## YOUR OBJECTIVE:
Reproduce the listing below in its entirety. Change nothing.
--- Start of DATA EXTRACT ---
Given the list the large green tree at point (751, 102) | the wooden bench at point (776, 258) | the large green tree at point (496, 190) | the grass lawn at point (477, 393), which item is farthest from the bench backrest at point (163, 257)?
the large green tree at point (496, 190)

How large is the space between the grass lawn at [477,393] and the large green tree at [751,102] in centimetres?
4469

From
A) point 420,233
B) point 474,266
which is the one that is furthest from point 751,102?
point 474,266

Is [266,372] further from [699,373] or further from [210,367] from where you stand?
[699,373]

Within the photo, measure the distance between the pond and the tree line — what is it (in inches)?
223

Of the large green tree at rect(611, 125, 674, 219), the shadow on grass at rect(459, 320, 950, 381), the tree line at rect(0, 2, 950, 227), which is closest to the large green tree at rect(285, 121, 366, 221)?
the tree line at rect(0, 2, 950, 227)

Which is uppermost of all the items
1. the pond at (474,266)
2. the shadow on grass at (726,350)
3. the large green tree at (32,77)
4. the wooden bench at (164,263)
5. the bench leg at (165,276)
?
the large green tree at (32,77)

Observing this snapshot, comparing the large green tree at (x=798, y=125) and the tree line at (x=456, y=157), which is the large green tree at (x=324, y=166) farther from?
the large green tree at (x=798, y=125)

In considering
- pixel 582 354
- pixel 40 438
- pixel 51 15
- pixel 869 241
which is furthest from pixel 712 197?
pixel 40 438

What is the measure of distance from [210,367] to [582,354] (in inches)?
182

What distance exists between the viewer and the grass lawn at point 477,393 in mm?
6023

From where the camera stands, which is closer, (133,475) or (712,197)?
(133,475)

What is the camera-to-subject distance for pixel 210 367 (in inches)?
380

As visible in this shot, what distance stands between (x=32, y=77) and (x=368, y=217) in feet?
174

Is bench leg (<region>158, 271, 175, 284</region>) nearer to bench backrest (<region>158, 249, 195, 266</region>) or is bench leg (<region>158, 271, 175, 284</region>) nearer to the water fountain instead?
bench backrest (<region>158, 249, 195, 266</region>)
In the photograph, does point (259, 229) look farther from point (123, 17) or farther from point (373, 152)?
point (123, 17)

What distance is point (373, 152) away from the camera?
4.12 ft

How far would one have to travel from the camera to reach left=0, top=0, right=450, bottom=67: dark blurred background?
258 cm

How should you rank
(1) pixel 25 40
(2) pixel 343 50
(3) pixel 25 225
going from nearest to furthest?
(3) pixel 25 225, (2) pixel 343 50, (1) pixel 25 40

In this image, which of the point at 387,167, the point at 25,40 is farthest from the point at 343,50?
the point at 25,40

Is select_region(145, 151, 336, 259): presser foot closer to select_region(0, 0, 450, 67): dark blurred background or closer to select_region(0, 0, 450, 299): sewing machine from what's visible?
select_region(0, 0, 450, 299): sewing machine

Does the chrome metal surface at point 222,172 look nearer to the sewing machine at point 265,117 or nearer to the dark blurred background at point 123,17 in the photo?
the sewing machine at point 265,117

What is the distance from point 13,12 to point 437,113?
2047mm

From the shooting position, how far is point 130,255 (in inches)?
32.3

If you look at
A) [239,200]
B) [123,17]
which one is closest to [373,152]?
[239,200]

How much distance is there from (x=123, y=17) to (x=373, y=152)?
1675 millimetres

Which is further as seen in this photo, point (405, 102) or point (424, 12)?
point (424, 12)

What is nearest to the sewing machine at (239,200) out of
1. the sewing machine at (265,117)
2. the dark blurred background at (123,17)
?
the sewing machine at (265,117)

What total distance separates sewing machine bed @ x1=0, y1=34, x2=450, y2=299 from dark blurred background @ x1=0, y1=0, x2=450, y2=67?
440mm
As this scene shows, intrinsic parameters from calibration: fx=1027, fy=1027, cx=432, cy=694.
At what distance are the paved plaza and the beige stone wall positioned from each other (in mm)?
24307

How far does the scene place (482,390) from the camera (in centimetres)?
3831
--- End of DATA EXTRACT ---
## THE RESPONSE:
Given the list the large green tree at point (751, 102) | the wooden bench at point (776, 258) | the large green tree at point (496, 190) | the grass lawn at point (477, 393), which item is farthest from the bench backrest at point (163, 257)?
the large green tree at point (496, 190)

How large is the space between the grass lawn at [477,393] and the large green tree at [751,102] in centimetres?
4469

From
A) point 420,233
B) point 474,266
which is the one that is furthest from point 751,102?
point 474,266

Is [266,372] further from [699,373] or further from [210,367] from where you stand?
[699,373]

Within the photo, measure the distance between the pond and the tree line — what is it (in inches)?
223

Of the large green tree at rect(611, 125, 674, 219), the shadow on grass at rect(459, 320, 950, 381), the tree line at rect(0, 2, 950, 227), which is closest to the large green tree at rect(285, 121, 366, 221)?
the tree line at rect(0, 2, 950, 227)

Which is uppermost of all the items
1. the pond at (474,266)
2. the shadow on grass at (726,350)
3. the large green tree at (32,77)
4. the wooden bench at (164,263)
5. the bench leg at (165,276)
?
the large green tree at (32,77)

Observing this snapshot, comparing the large green tree at (x=798, y=125) and the tree line at (x=456, y=157), which is the large green tree at (x=324, y=166) farther from?
the large green tree at (x=798, y=125)

In considering
- pixel 582 354
- pixel 40 438
- pixel 51 15
- pixel 869 241
which is furthest from pixel 712 197?
pixel 40 438

What is the measure of distance from [210,367] to [582,354] (in inches)?
182

What distance exists between the viewer and the grass lawn at point 477,393 in mm?
6023

From where the camera stands, which is closer, (133,475) or (712,197)?
(133,475)

What is the camera-to-subject distance for pixel 210 367 (in inches)?
380

As visible in this shot, what distance stands between (x=32, y=77) and (x=368, y=217) in feet?
174

Is bench leg (<region>158, 271, 175, 284</region>) nearer to bench backrest (<region>158, 249, 195, 266</region>) or is bench leg (<region>158, 271, 175, 284</region>) nearer to the water fountain instead?
bench backrest (<region>158, 249, 195, 266</region>)
In the photograph, does point (259, 229) look farther from point (123, 17) or farther from point (373, 152)?
point (123, 17)

What distance is point (373, 152) away from the camera?
4.12 ft

How far would one have to travel from the camera to reach left=0, top=0, right=450, bottom=67: dark blurred background?
258 cm

How should you rank
(1) pixel 25 40
(2) pixel 343 50
(3) pixel 25 225
going from nearest to furthest?
(3) pixel 25 225, (2) pixel 343 50, (1) pixel 25 40

In this image, which of the point at 387,167, the point at 25,40 is farthest from the point at 343,50?
the point at 25,40

Is select_region(145, 151, 336, 259): presser foot closer to select_region(0, 0, 450, 67): dark blurred background or closer to select_region(0, 0, 450, 299): sewing machine from what's visible?
select_region(0, 0, 450, 299): sewing machine

Does the chrome metal surface at point 222,172 look nearer to the sewing machine at point 265,117 or nearer to the dark blurred background at point 123,17 in the photo?
the sewing machine at point 265,117

What is the distance from point 13,12 to point 437,113?
2047mm

From the shooting position, how far is point 130,255 (in inches)?
32.3

If you look at
A) [239,200]
B) [123,17]
which one is closest to [373,152]?
[239,200]

How much distance is there from (x=123, y=17) to (x=373, y=152)?
1675 millimetres

Which is further as seen in this photo, point (405, 102) or point (424, 12)?
point (424, 12)

What is nearest to the sewing machine at (239,200) out of
1. the sewing machine at (265,117)
2. the dark blurred background at (123,17)
?
the sewing machine at (265,117)

What total distance separates sewing machine bed @ x1=0, y1=34, x2=450, y2=299 from dark blurred background @ x1=0, y1=0, x2=450, y2=67?
440mm
As this scene shows, intrinsic parameters from calibration: fx=1027, fy=1027, cx=432, cy=694.
At what distance are the paved plaza and the beige stone wall positioned from each other (in mm)?
24307

How far does the scene place (482,390) from the camera (in centimetres)?
3831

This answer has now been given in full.